The CSV file contains all the KeyPoints and Descriptors found in all 20.000 images. This gives me a total size of almost 60GB in disk, which I obviously can't fit into memory.
I've been trying to load batches of the file using pandas, then put all the values in a numpy array, and then fitting my model (a Sequential model of only 3 layers).

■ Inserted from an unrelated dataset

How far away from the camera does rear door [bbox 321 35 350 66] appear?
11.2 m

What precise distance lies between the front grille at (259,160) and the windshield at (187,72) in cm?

I've used the following code to do so:
chunksize = 10 ** 6
for chunk in pd.read_csv("surf_kps.csv", chunksize=chunksize):
dataset_chunk = chunk.to_numpy(dtype=np.float32, copy=False)
print(dataset_chunk)
# Divide dataset in data and labels
X = dataset_chunk[:,9:]
Y = dataset_chunk[:,1]
# Train model
model.fit(x=X,y=Y,batch_size=200,epochs=20)
# Evaluate model
scores = model.evaluate(X, Y)
print("\n%s: %.2f%%" % (model.metrics_names[1], scores[1]*100))
This is alright with the first chunk loaded, but when the loop gets another chunk, accuracy and loss stuck on 0.
Is it wrong the way I'm trying to load all this information?
Thanks in advance!
------ EDIT ------
Ok, now I made a simple generator like this:
def read_csv(filename):
with open(filename, 'r') as f:
for line in f.readlines():
record = line.rstrip().split(',')
features = [np.float32(n) for n in record[9:73]]
label = int(record[1])
print("features: ",type(features[0]), " ", type(label))
yield np.array(features), label
and use fit_generator with it:
tf_ds = read_csv("mini_surf_kps.csv")
model.fit_generator(tf_ds,steps_per_epoch=1000,epochs=20)
I don't know why, but I keep getting an error just before the first epoch starts:
ValueError: Error when checking input: expected dense_input to have shape (64,) but got array with shape (1,)
The first layer of the model has input_dim=64
and the shape of the features array yielded is also 64.